◆ **SUPPLIED TEXT**
>> Start
# algae wars



## Ownager2004 (Apr 4, 2005)

Ok Im tired of algae and its war now. I dont even mind it,that much, on the backglass and the sides, but on the plants it really bothers me. I did a 1/20th 3 min bleach dip on 2 of my worst plants... both dwarf sag. I think it already had a foot in the door when i bought the plants i just didn't notice. I only did this as a test run and they look a lot better already. 

Ok so the plants that have problem algae on them are. Compact sword(this plant needs to go I think ill dip it wether it will survive or not) an anubias marble i believe, I have another anubia barteri nana? no algae yet, but I know it will develop algae if i dont get it under control, and the dwarf sag. Also have ludwigia repens which is doing awesome and no algae. Are all of the plants ok to dip?

Right now im doing EI dosing except nitrates, which I think im going to pick up tommorow and start. Also adding 3x flourish excel daily. Also adding excess iron. 1x36w 10 gallon. eco-complete. DIY CO2 -> limewood -> HOB intake. Any suggestions for the algae problem in general?
>> End
◆ **MATERIAL**
>> Start
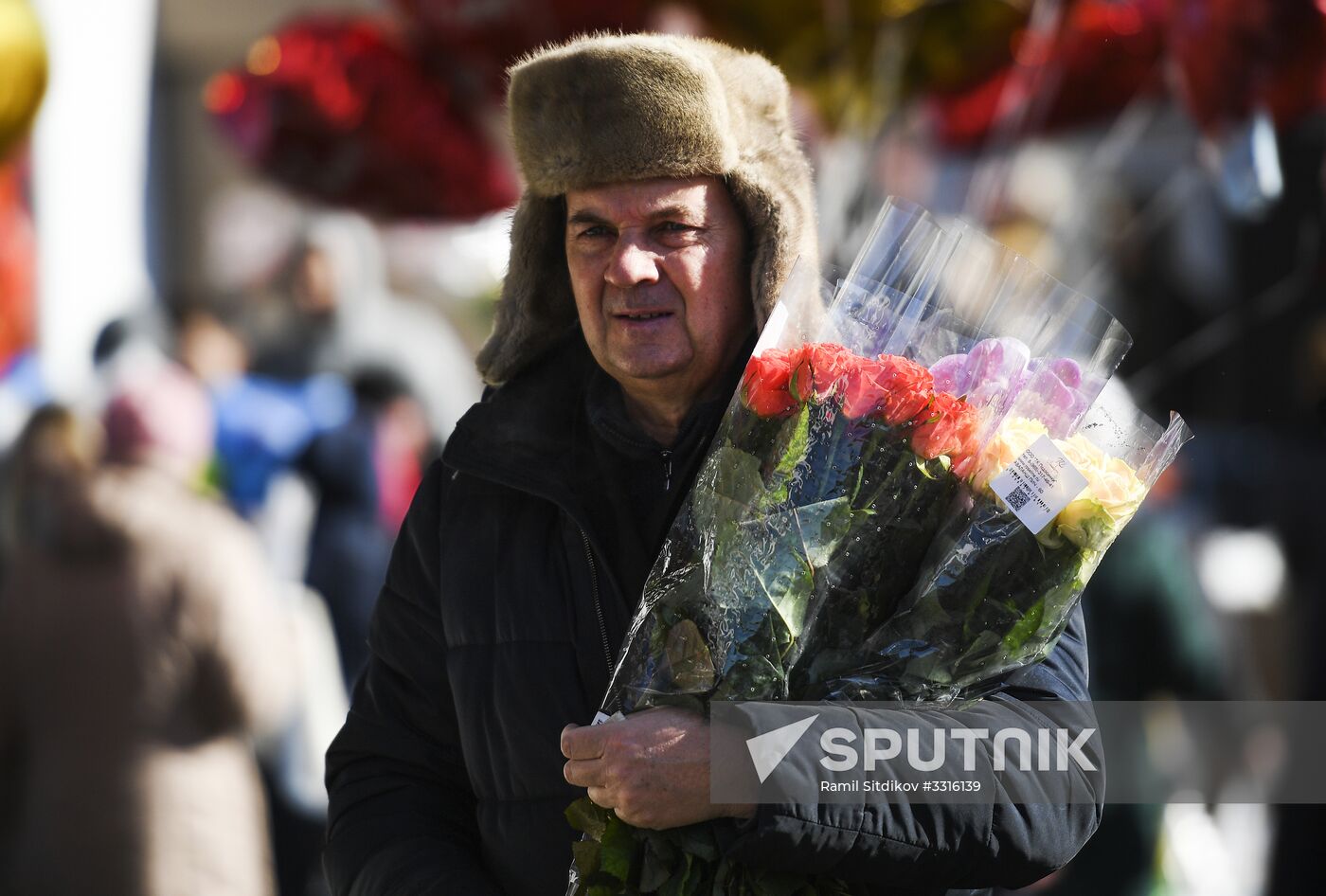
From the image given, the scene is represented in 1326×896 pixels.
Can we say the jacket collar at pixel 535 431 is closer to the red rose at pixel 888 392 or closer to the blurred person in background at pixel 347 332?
the red rose at pixel 888 392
>> End
◆ **PROBLEM STATEMENT**
Copy out the passage of the algae post that opens with the words "# algae wars" and closes with "plants ok to dip?", replacing "dwarf sag" with "dwarf sagittaria" wherever it occurs.

◆ **RESPONSE TO THIS EXERCISE**
# algae wars



## Ownager2004 (Apr 4, 2005)

Ok Im tired of algae and its war now. I dont even mind it,that much, on the backglass and the sides, but on the plants it really bothers me. I did a 1/20th 3 min bleach dip on 2 of my worst plants... both dwarf sagittaria. I think it already had a foot in the door when i bought the plants i just didn't notice. I only did this as a test run and they look a lot better already. 

Ok so the plants that have problem algae on them are. Compact sword(this plant needs to go I think ill dip it wether it will survive or not) an anubias marble i believe, I have another anubia barteri nana? no algae yet, but I know it will develop algae if i dont get it under control, and the dwarf sagittaria. Also have ludwigia repens which is doing awesome and no algae. Are all of the plants ok to dip?